# START OF Input for this task

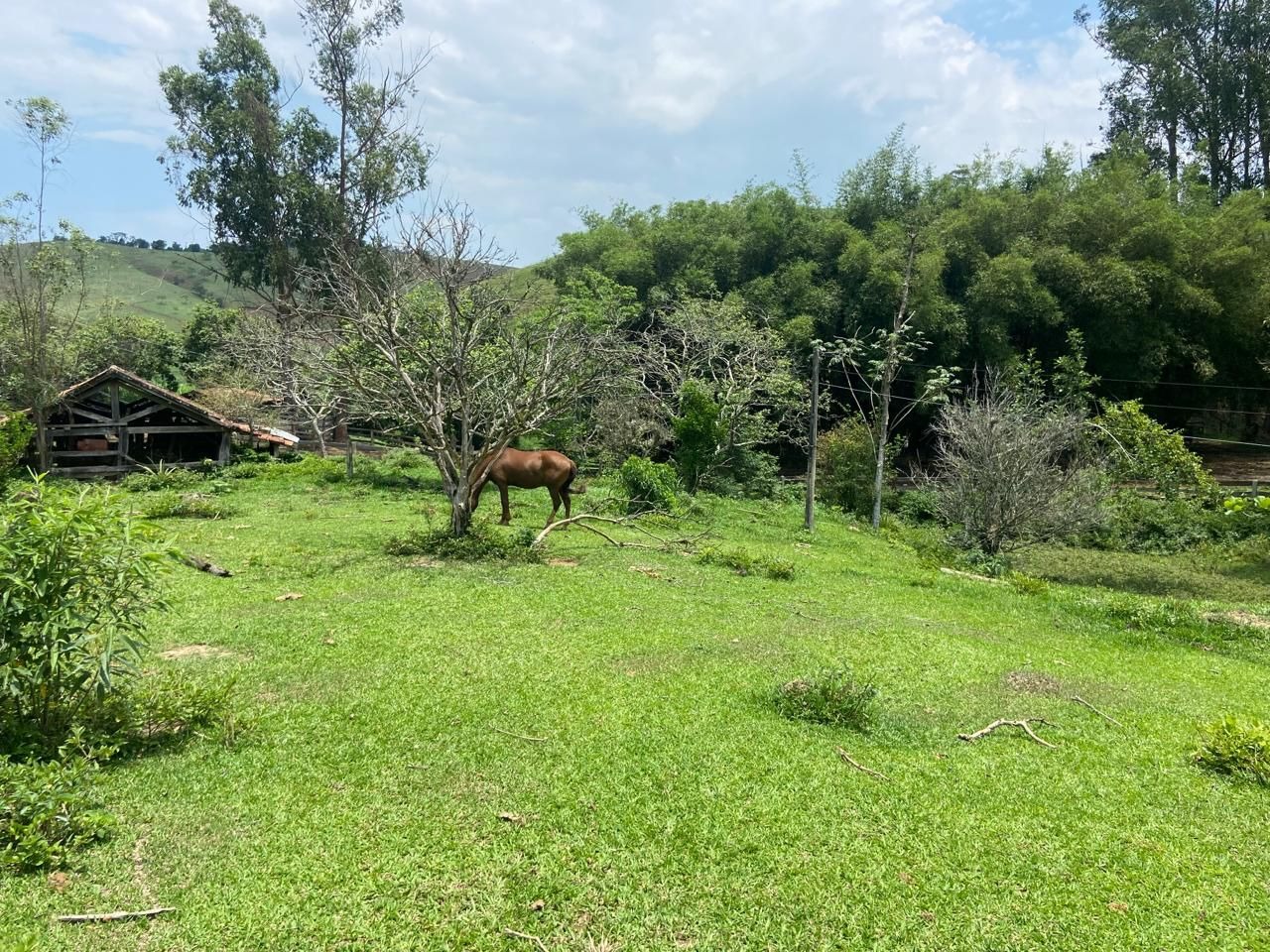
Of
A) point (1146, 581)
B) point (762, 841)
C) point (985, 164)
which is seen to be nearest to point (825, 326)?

# END OF Input for this task

What the task asks: Could you return the records above line for line, leaving out the pictures?

Task result:
Of
A) point (1146, 581)
B) point (762, 841)
C) point (985, 164)
which is seen to be nearest to point (825, 326)?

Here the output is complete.